Make Summer Funner - How A Made-Up Word Increased Target’s Revenue By $5.3 million

This lovely little campaign from a few years ago was for Summer at Target and featured eye-popping in-store marketing and larger-than-life events with oversized summer objects.

Grammatically speaking, it’s an F. Because Funner is NOT a word, right?

(Sure. And unicorn poop cotton candy at the grocery store and mermaid corpses at Ripley’s museum are just figment of my imagination. Wait a minute…)

This grammar rule has to do with adjective formation and suffixes. And the confusion comes from the fact that the word “fun” was not originally an adjective. Until the early 19th century, it was mostly just a noun, and it gained its meaning as “amusement” in the 18th century. But as early as the 1800s, people began using it as an adjective, the way we’d describe “a fun time” or “a fun place” today.

On top of this disaster sundae (like a rotten cherry) is the spoiled mentality of “Fine, you can use ‘fun’ as an adjective…but, like, it’s not really one, so it can’t follow the rules of real adjectives.” And somehow, some way, thanks to the weird machinations of language, that mentality helped popularize “more fun” and “most fun” in favor of “funner” and “funnest.”

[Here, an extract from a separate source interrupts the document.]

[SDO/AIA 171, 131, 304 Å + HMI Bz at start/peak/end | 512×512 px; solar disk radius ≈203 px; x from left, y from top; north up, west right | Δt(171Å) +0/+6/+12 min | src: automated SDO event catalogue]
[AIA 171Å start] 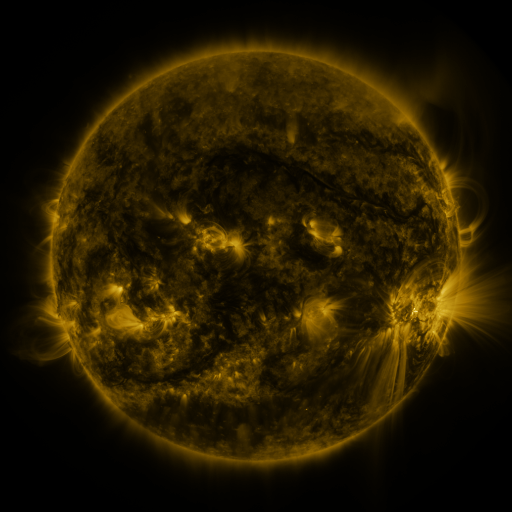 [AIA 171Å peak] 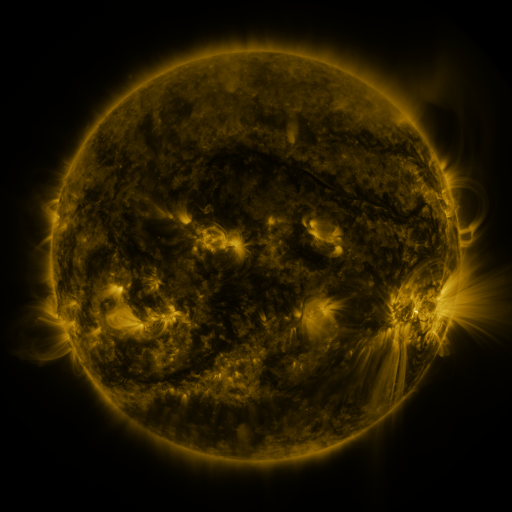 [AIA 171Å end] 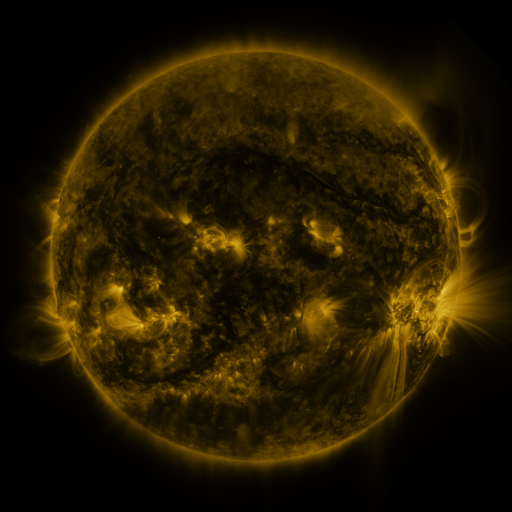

Here’s your takeaway from all that nonsense — This grammar rule is based on a popularity contest. It’s not a real rule. It’s just popular opinion.

So based on popular opinion, the Target campaign should be “Make Summer More Fun.” But it’s bland. It doesn’t follow the Rule of Three. And it’s not concise.

Just how successful was this campaign with a grammar mistake?

Well, Target’s revenue increased from $15.9 million at the end of April 2011 to $21.2 million at the end of January 2012.

And that’s not popular opinion. That’s a financial fact more serious than talk of cryptids and candy.